No one was injured in the fire, but the northbound lanes of I-205 from Interstate-5 to Stafford Road remained closed from 11:20 a.m. to about 9 p.m., snarling traffic throughout the day and into the evening commute.
Tualatin Valley Fire and Rescue crews shuttled water to the scene to douse flames, which were still burning hours after truck driver Mike King pulled his burning rig to the side of the road.
'All of a sudden, I saw smoke coming down the right side of my truck,' said King, who works for Hoksbergen Hay out of Lynden, Wash. 'I thought, 'What the heck?' I was surprised.'
Truck driver Mike King said his exhaust pipe caught fire and flames quickly spread to hay he was carrying. Photo by Jaime Valdez
King was taking the truck back to Lynden, near the Canadian border, when he noticed smoke coming from the rig. King said it was his exhaust stack that caught fire, causing flames to spread to the truck's flat-bed trailer, which was stacked with 57 bales of hay, each weighing about 900 pounds.
Fire crews worked throughout the day to extinguish the fire, spreading each bale along the road and saturating it with water.
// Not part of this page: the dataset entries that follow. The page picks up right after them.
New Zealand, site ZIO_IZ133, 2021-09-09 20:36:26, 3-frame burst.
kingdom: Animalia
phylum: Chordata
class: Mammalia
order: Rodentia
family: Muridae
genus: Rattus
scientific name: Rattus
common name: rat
By 7 p.m., crews had removed about five dump truck loads of hay from the scene, but the road wasn't re-opened until two hours later.
'Until you break the hay up, it runs the risk of combusting,' said TVF and R spokeswoman Cassandra Ulven. 'So we have to ensure that all of that hay is not going to burn before we put it on another truck and transport it.'
Wednesday morning, wet hay could still be seen along the highway.
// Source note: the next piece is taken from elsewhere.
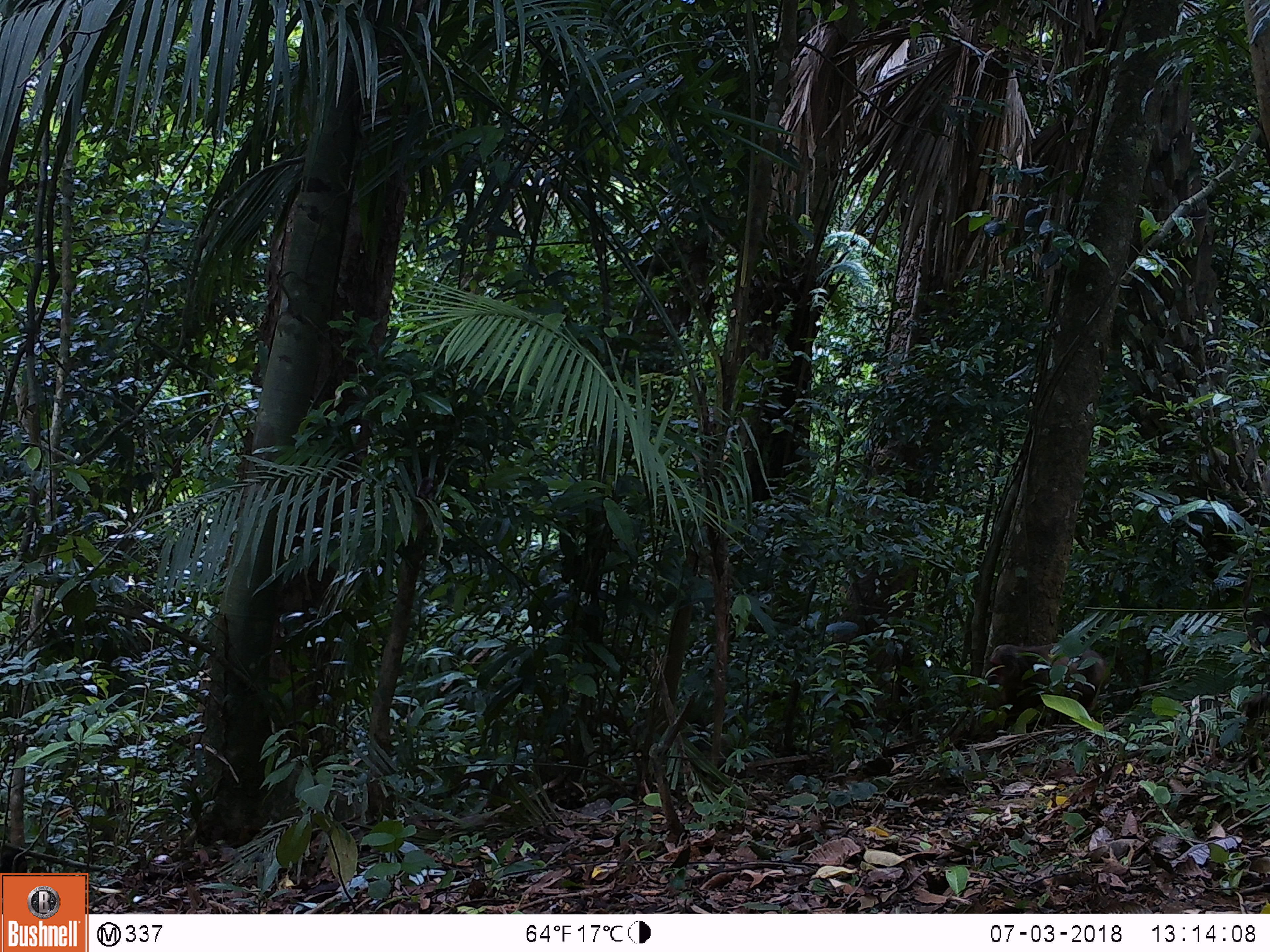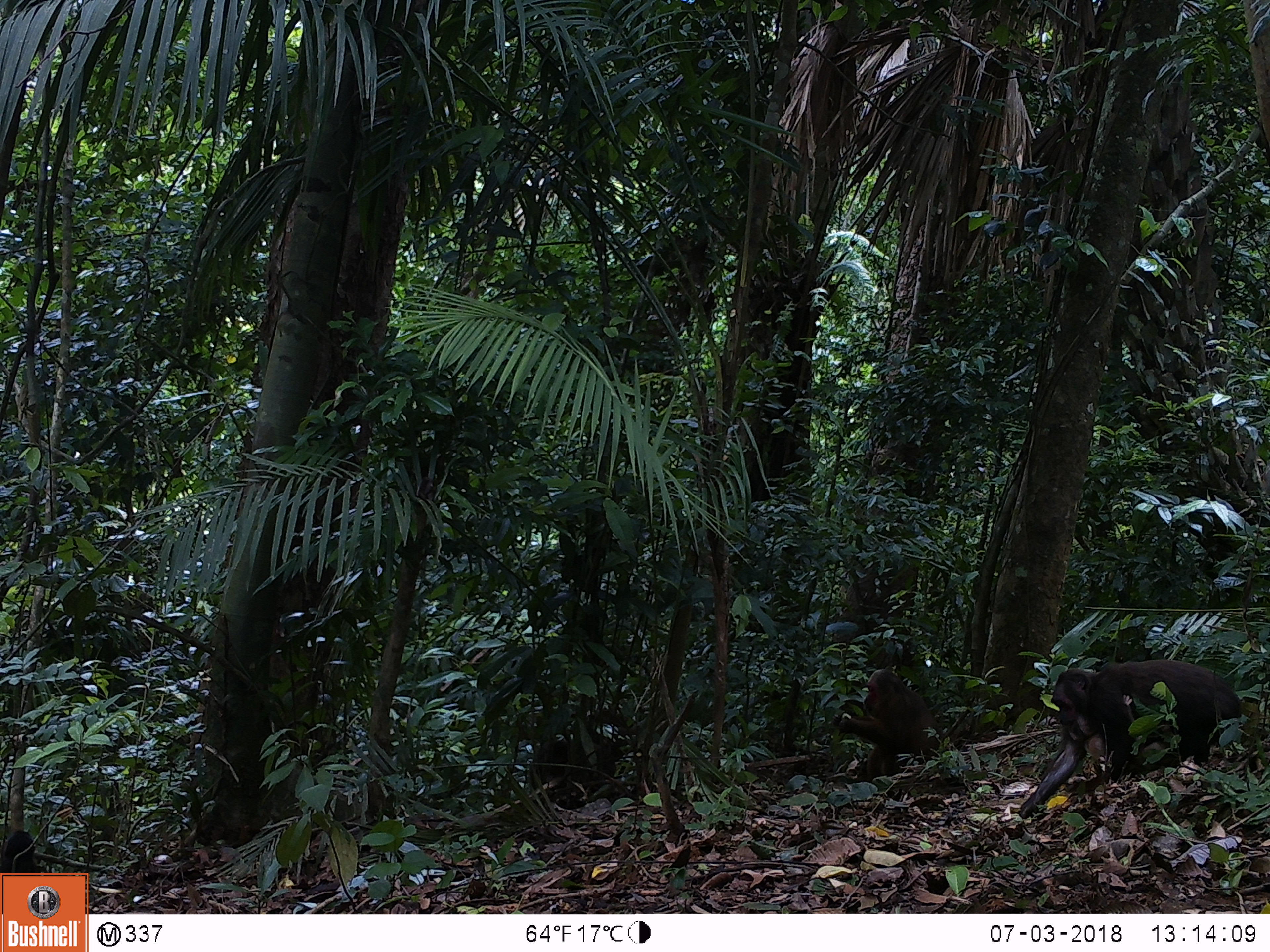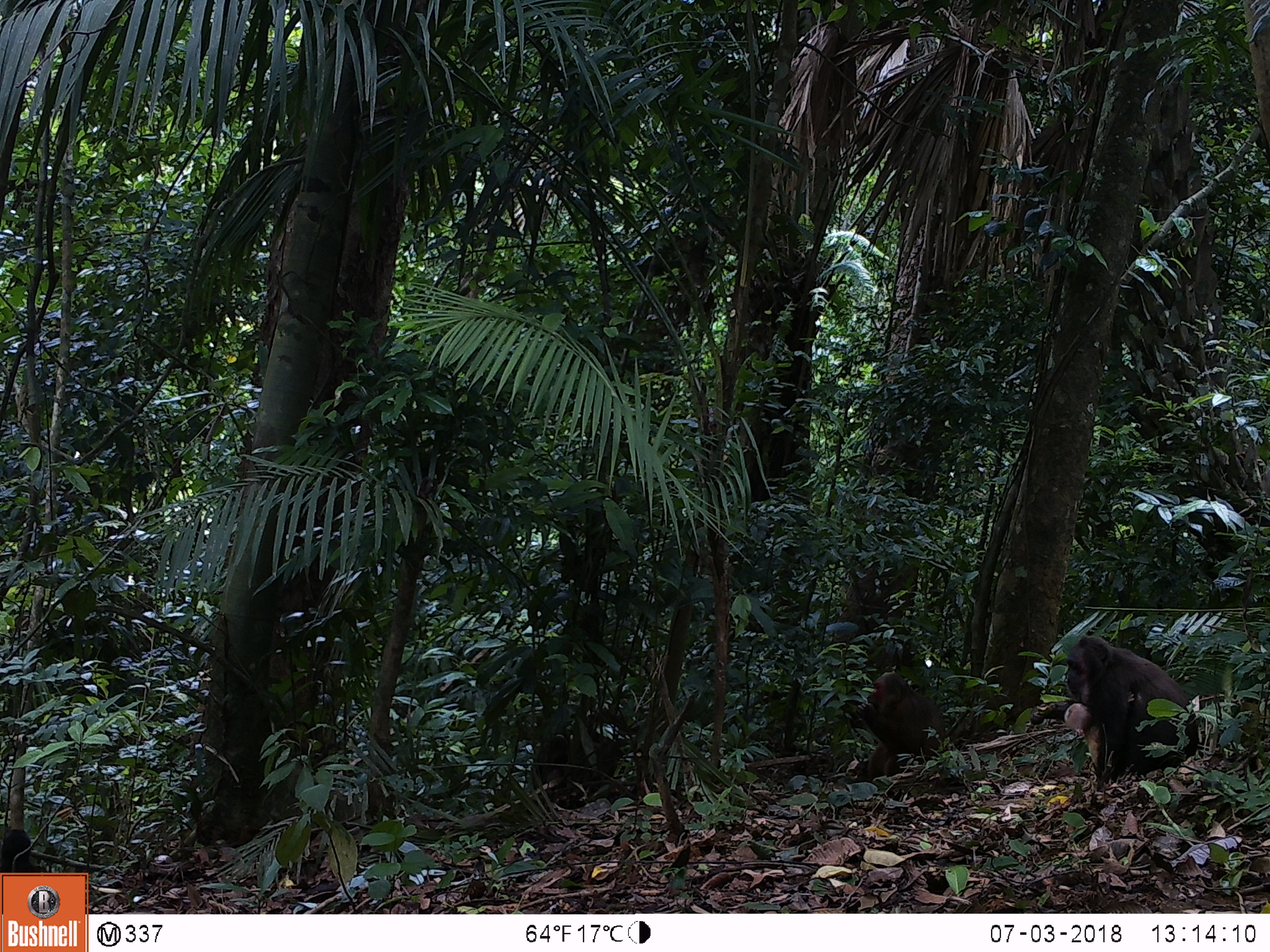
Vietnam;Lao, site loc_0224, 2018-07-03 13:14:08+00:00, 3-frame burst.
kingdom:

Fire crews work to extinguish the fire, Tuesday afternoon. Photo by Jaime Valdez.
Mike Nielsen was driving behind the rig when it caught fire and was one of a few dozen people stranded on the road as crews used the only available lane of the highway to bring in water.
'I thought it was kind of exciting until they stopped traffic one car ahead of me,' Nielsen said as he stood along the side of the road. Like many stuck along the northbound lane of the highway, Nielsen got out of his car to wait out the flames.
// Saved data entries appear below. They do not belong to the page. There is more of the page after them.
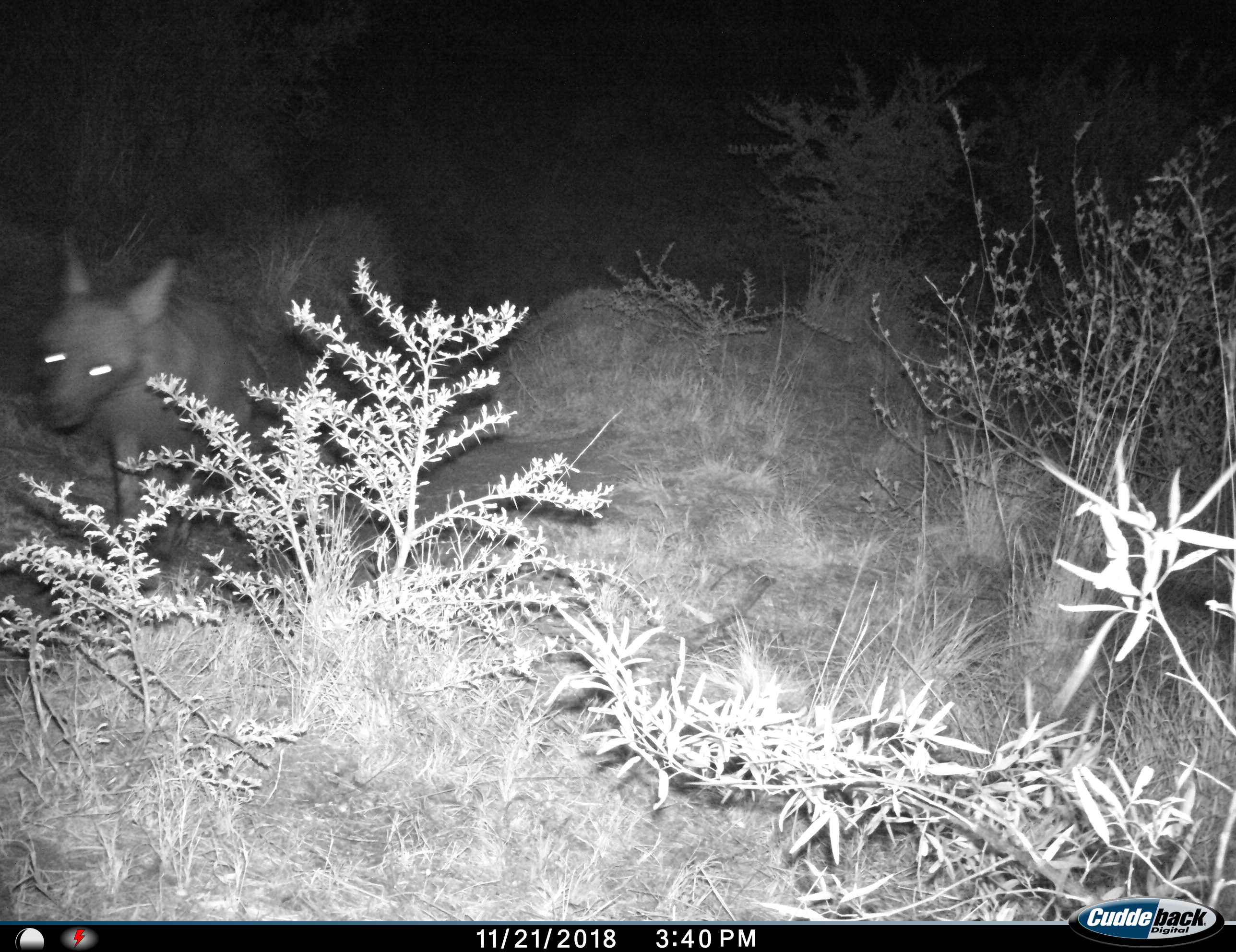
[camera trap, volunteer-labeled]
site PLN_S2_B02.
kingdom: Animalia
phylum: Chordata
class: Mammalia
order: Carnivora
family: Hyaenidae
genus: Parahyaena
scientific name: Parahyaena brunnea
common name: brown hyena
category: hyenabrown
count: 1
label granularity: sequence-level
'There was a small explosion at one point," he said. 'I was getting ready to duck if there was any shrapnel.'
Most of the truck burned in the blaze as crews worked to keep the flames from spreading to nearby trees.
Traffic backs up along Interstate 205 as crews work to extinguish the fire.
Nielsen and the rest of the stranded drivers were able to leave at about 5 p.m., when fire crews re-opened one lane of the highway.
'While it was a really inconvenient event, particularly for those folks sitting in traffic for hours, no one was hurt, and there was a lot of cooperation,' Ulven said.